The relative effectiveness of proprioceptive neuromuscular facilitative stretching as compared to static stretching in the treatment of active myofascial trigger points
MacDougall, Tarryn Clair
MetadataShow full item record
The purpose of this study is to determine the relative effectiveness of (Contract-Relax- Agonist-Contract) CRAC stretching, a component of Proprioceptive Neuromuscular facilitated (PNF) stretching, as opposed to static stretching in the treatment of active myofascial trigger points of the shoulder girdle and neck muscles. This was a randomised clinical trial consisting of two groups. Group A received static stretching as their treatment protocol and Group B received PNF (CRAC) as their treatment protocol. Each group consisted of fifteen people between the ages of 18 and 55 who were randomly allocated to their respective groups. It is hypothesised that PNF (CRAC) stretching would be relatively more effective than Static stretching in the treatment of active myofascial trigger points of the shoulder girdle and neck muscles. Subjects diagnosed with active myofascial trigger points in the Trapezius, Infraspinatus and Rhomboid muscles were included in the study. The treatment regime consisted of a course of five treatments spread over a period of two weeks and then a one - month follow up consultation. Subjective and objective measurements were taken at the first, fifth and follow up consultations.

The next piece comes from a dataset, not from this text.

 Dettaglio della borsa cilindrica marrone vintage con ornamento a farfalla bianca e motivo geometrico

Subjective data consisted of the Short Form McGill Pain Questionnaire, the CMCC Neck Disability Index and the Numerical Pain Rating Scale -101. The objective data was collected by means of algometer and goniometer measurements. This data was used to perform statistical analysis using the non-parametric Wilcoxin signed-rank test and the Mann Whitney unpaired test to compare intra-group and intergroup data respectively, at a 95% confidence level. This study suggests that both static and PNF (CRAC) stretching are effective in the treatment of active myofascial trigger points. However there is no clinical statistical difference between these two treatments. Further studies with a larger sample size are needed to clearly evaluate the use of stretching in the treatment of active myofascial trigger points.